L’article 700 du code de procédure civile dispose que le juge condamne la partie tenue aux dépens ou qui perd son procès à payer, à l’autre partie la somme qu’il détermine, au titre des frais exposés et non compris dans les dépens, en tenant compte de l’équité ou de la situation économique de la partie condamnée.
En l’espèce, la demanderesse succombe en ses demandes parce que les réparations du véhicule ont été effectuées entre l’assignation et l’audience. En effet, c’est de manière parfaitement concomitante à la délivrance de l’assignation, le 27 mai 2024, que le conseil de la société a informé le conseil de la demanderesse que la pièce avait été reçue la semaine précédente, que les réparations étaient terminées et que madame [D] [V] pouvait venir récupérer son véhicule le jour même, sous réserve du paiement des réparations.
Au regard de cet élément qui établit que l’action en justice, par le biais d’un conseil obligatoire, était nécessaire au règlement du litige, il a lieu de condamner la société défenderesse à payer à la demanderesse la somme de 2.000 euros au titre de l’article 700 du code de procédure civile et de la débouter de sa propre demande de ce chef.
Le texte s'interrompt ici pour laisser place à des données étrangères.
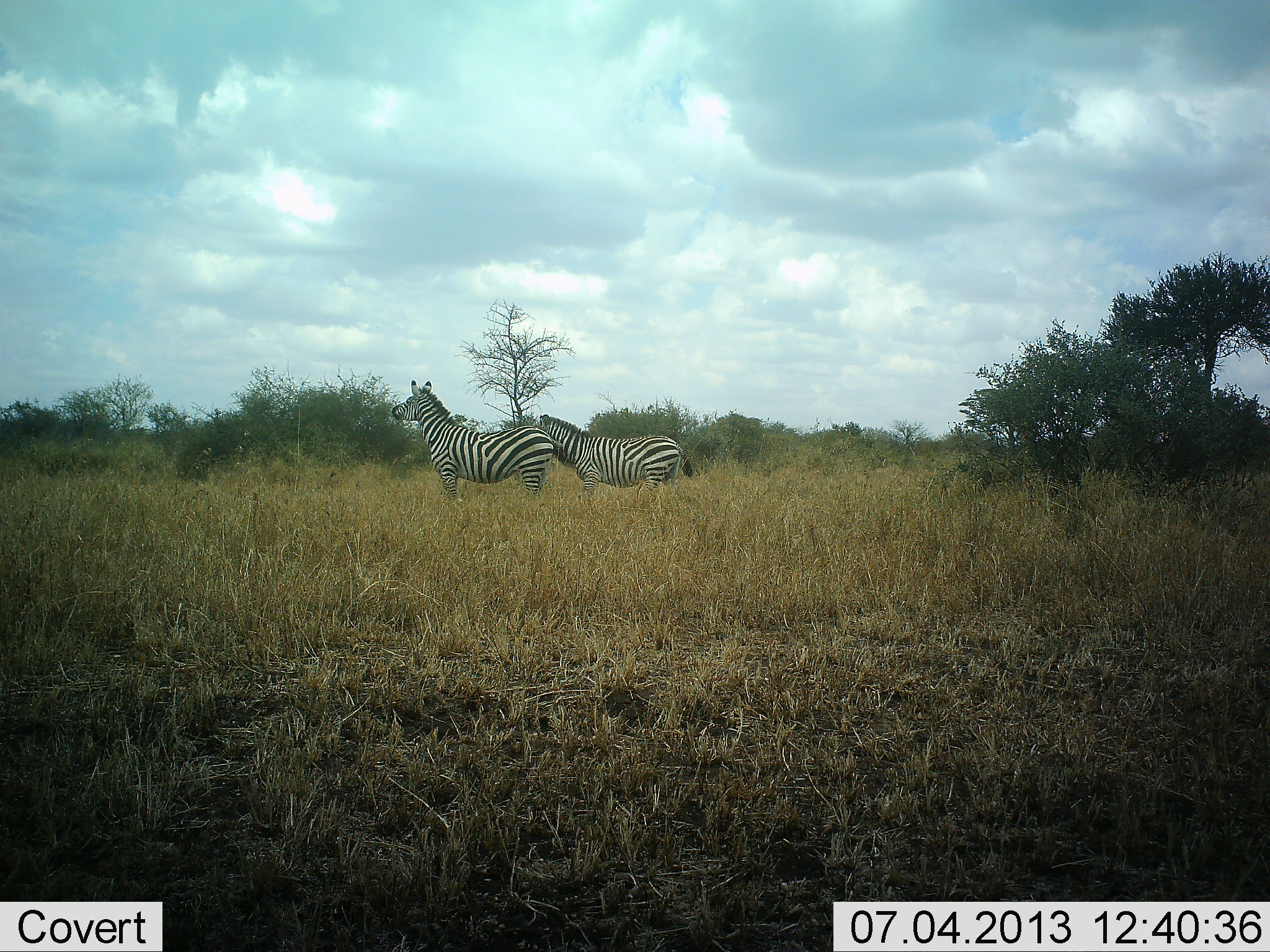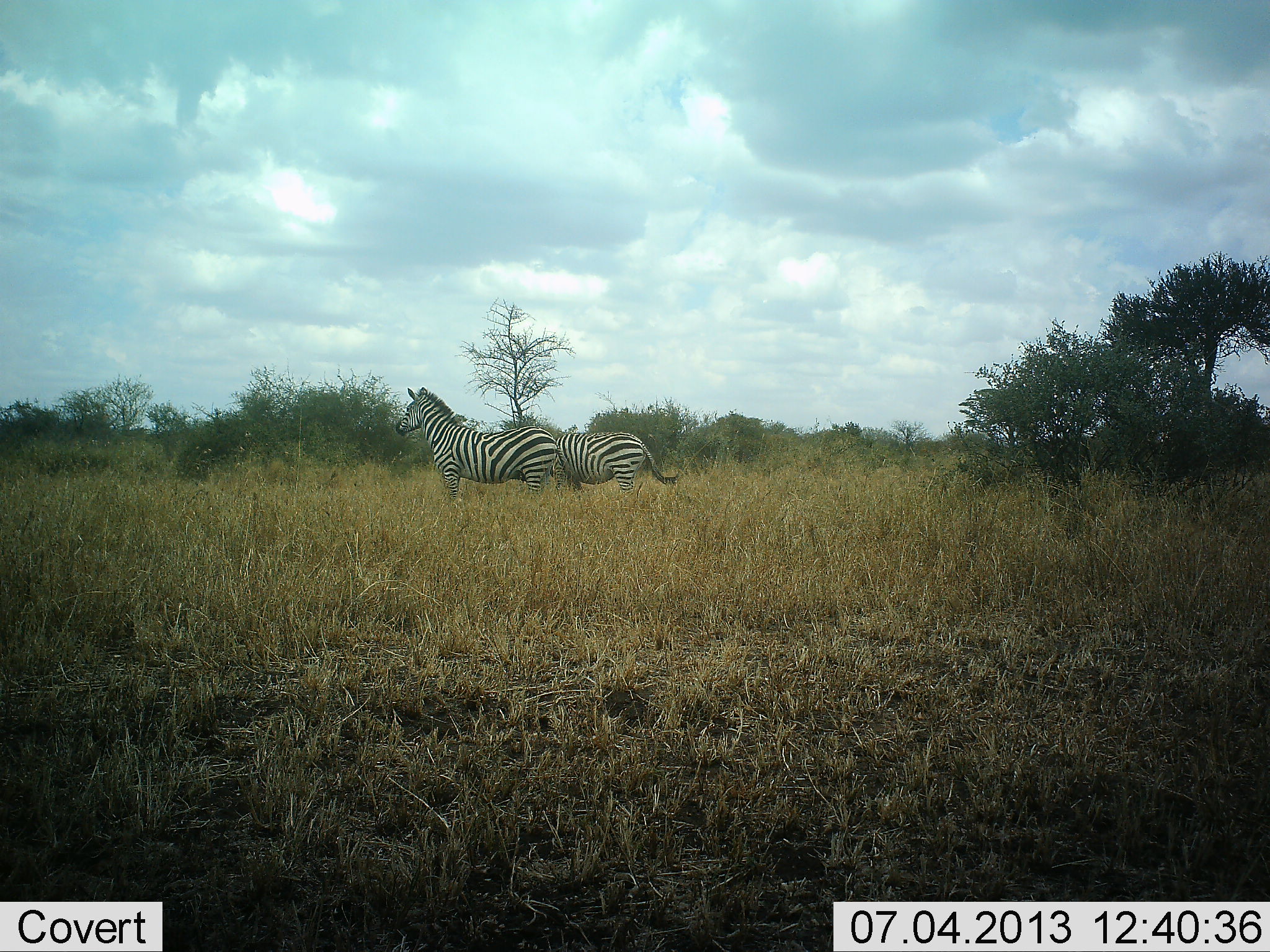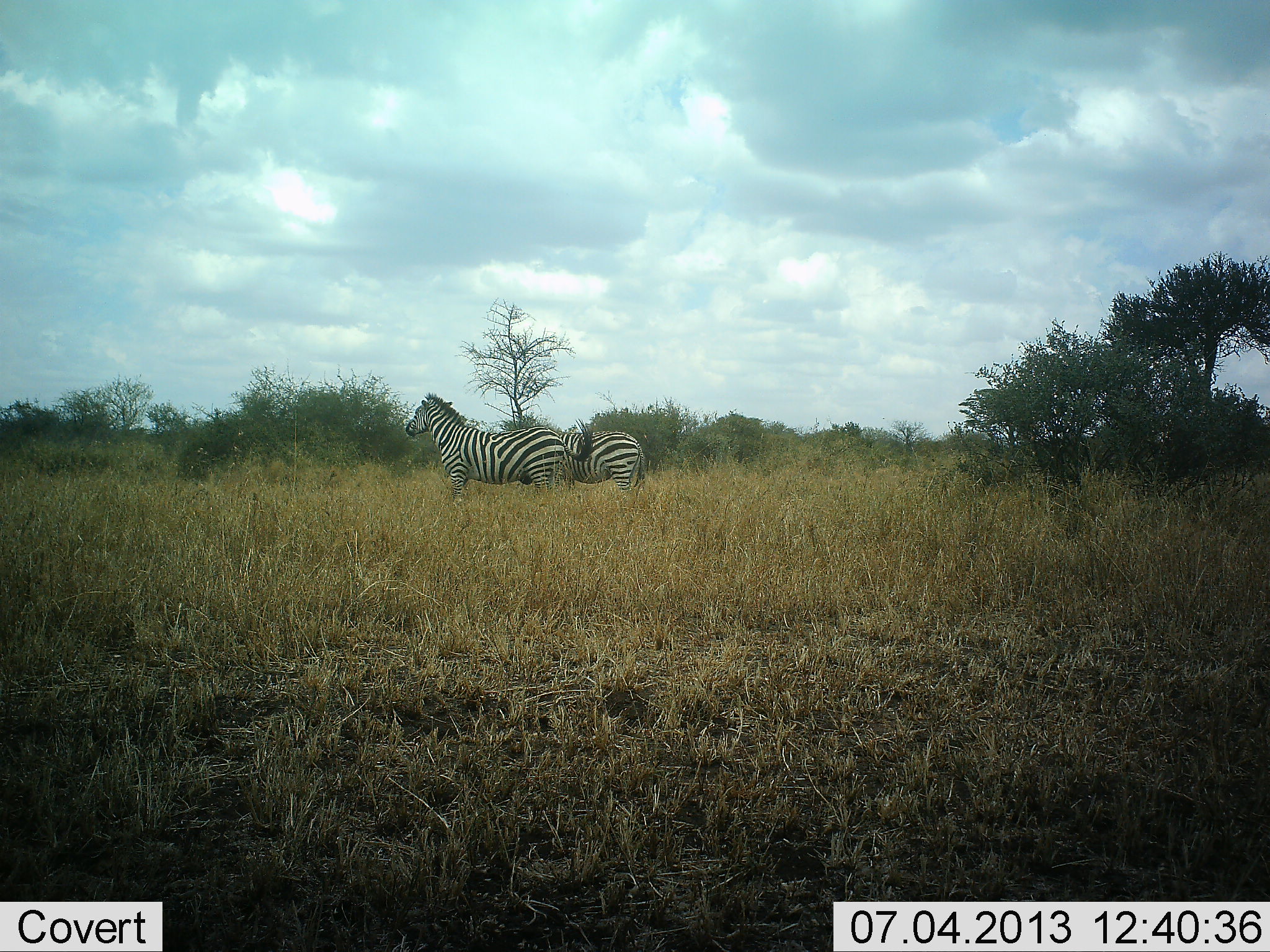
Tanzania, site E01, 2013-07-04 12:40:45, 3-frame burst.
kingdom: Animalia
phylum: Chordata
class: Mammalia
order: Perissodactyla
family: Equidae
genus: Equus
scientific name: Equus quagga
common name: plains zebra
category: zebra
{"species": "zebra (plains zebra) (Equus quagga)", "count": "2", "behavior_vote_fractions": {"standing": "90%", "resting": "0%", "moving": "30%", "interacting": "0%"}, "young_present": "0%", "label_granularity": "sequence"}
La défenderesse sera tenue aux dépens.
PAR CES MOTIFS
Nous, Béatrice LE BIDEAU, Vice-présidente au tribunal judiciaire de Versailles, statuant publiquement en référé, par ordonnance ontradictoire, rendue en premier ressort et mise à disposition au greffe ;
Disons n’y avoir lieu à référé sur l’ensemble des demandes de madame [X] [D] [V] ;
Condamnons la société COMOUEST à payer à madame [X] [D] [V] la somme de 2.000 euros au titre de l’article 700 du code de procédure civile;
Rejetons la demande formée par la société SAS COMOUEST sur le fondement de l’article 700 du code de procédure civile ;
Condamnons la société COMOUEST aux dépens.
Rappelons que la présente ordonnance est de droit exécutoire à titre provisoire.
Prononcé par mise à disposition au greffe le DIX NEUF NOVEMBRE DEUX MIL VINGT QUATRE par Béatrice LE BIDEAU, Vice Présidente, assistée de Virginie DUMINY, Greffière, lesquels ont signé la minute de la présente décision.